INSTRUCTIONS TO FOLLOW: Translate this sentence from the essay on President Bush and History into Spanish: "History becomes the omniscient observer, watching over the president's and the nation's shoulder."

SOURCE DOCUMENT:
>>>

Providence and the President
George W. Bush's theory of history.
Mar 10, 2003, Vol. 8, No. 25 • By JAMES W. CEASER
WHAT DO CONSERVATIVES think today about History? As President Bush readies the nation for war, an abstract question like this one seems out of place. And yet, having raised this theme himself in recent speeches, President Bush has been faced both at home and abroad with widespread criticism for his use and abuse of History. Echoing others' arguments, Washington Post columnist Richard Cohen has accused the president of claiming to speak for "destiny and providence." European critics charge the president and his conservative supporters with a dangerous triumphalism born of a conviction that huge metaphysical forces are aligned on America's side. America, Bush is said to believe, represents God, History, and God in History.
It has, of course, come to be accepted in modern times that presidents will speak of History, provided only that they mean nothing by it. Whenever presidents wish to elevate the tone of an address, they invoke History. History becomes the omniscient observer, watching over the president's and the nation's shoulder. History--we all know the phrases--is "judging" or "testing" us, it will "record what we do," or, in its sterner moments, "will not forgive us." Used in this way, History has become no more than a figure of speech, the great empty suit of modern rhetoric.
The problem with President Bush, so the charge against him goes, is that he has gone beyond these merely ritual usages. When he speaks about "Providence" and "history," as he did in his State of the Union address, he unfortunately takes his own words seriously. This criticism, if it is one, is worthy of investigation, all the more so because it is conservatives who traditionally have worried about the pretensions of History. Is President Bush really guilty of what his critics accuse him of, or have they failed to read him closely?
IT IS NOT ALL THAT LONG AGO that the Doctrine of History was the core idea of leftist political thought in America. History here was not history in an ordinary sense--what Edward Gibbon once called "little more than the register of the crimes, follies, and misfortunes of mankind"--but something much grander. History, usually with a capital "H," was the account of the march of humankind that supplied the answers to man's most fundamental questions. History, with a beginning, a middle, and a clear future direction, if not an end, had "meaning." It also had an internal source of movement or agency all its own, whose laws man could discern. History was going somewhere, and the political parties and leaders who were able to follow or, better yet, anticipate its direction would be vindicated.
The path of History was upward and onward, toward what was called Progress. Progress made History not only inevitable, but appealing. As Woodrow Wilson explained during his 1912 presidential campaign: "Progress! No word comes more often or more naturally to the lips of modern man, as if the things it stands for were almost synonymous with life itself." At the far end of the leftist spectrum was the Marxist version of Progress, with its assurance of a coming final revolution that would produce, as Marx put it, a "definitive resolution of the antagonism between man and nature, and between man and man." Marx's general view held enormous appeal for many American intellectuals, even if they might dissent on some of the details.
But Americans also developed their own, homegrown version of historical movement. The name said it all: Progressivism. Its most eloquent thinkers were two men who helped launch the New Republic, Herbert Croly and John Dewey. Dewey, perhaps America's most celebrated philosopher, never tired of singing the praises of Progress: "The future rather than the past dominates the imagination. The Golden Age lies ahead of us not behind us." Oddly enough, under this understanding, the focus of the Doctrine of History was not on what had already happened--what we usually think of as history--but instead on what would happen. History was now about the future and took the place of prophecy or divination.

<<<

INFORMATION SHOWN:

>>>

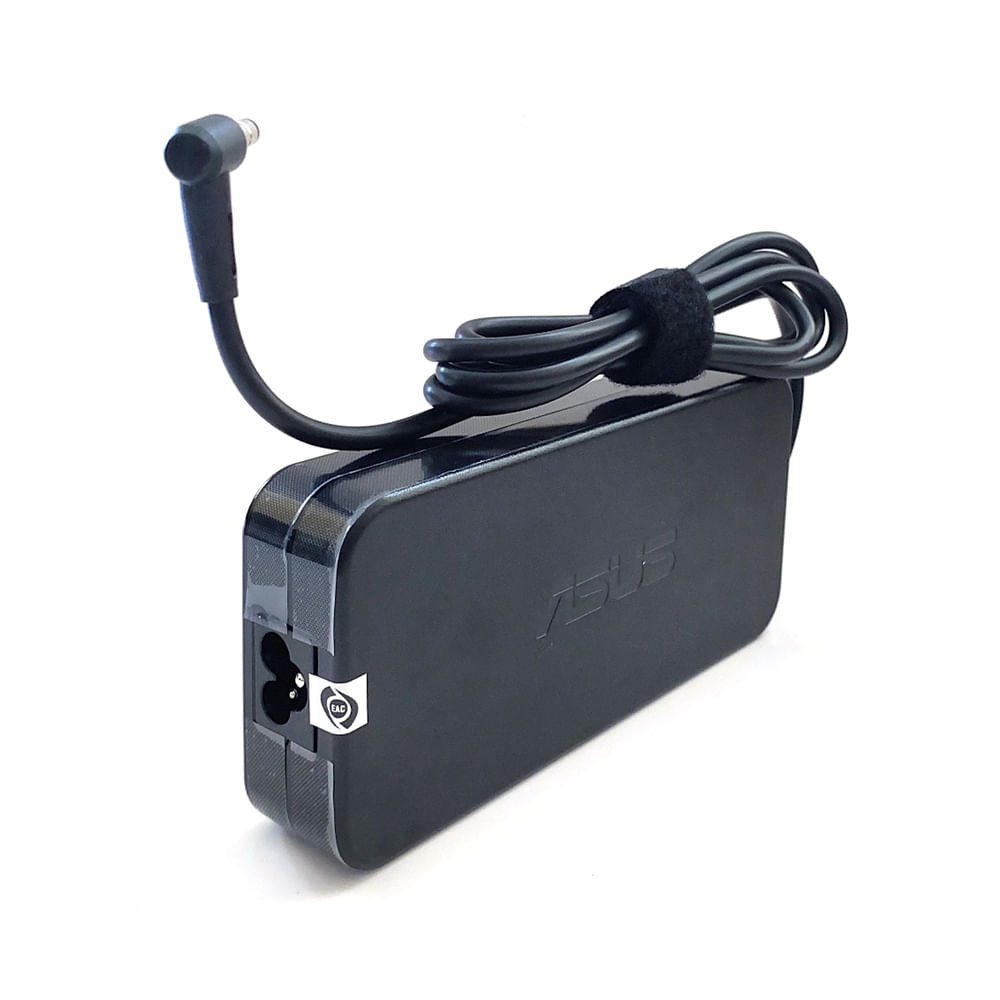 CARGADOR ASUS 180W 19.5V 9.23A PUNTA 5.5 X 2.5MM PARA ASUS ROG G750JM/ G75VX P/N: ADP-180MB F CARGADOR ASUS 180W 19.5V 9.23A PUNTA 5.5 X 2.5MM PARA ASUS ROG G750JM/ G75VX P/N: ADP-180MB F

<<<

SOLUTION TO THIS TASK: La Historia se convierte en el observador omnisciente que vigila por encima del hombro del presidente y de la nación.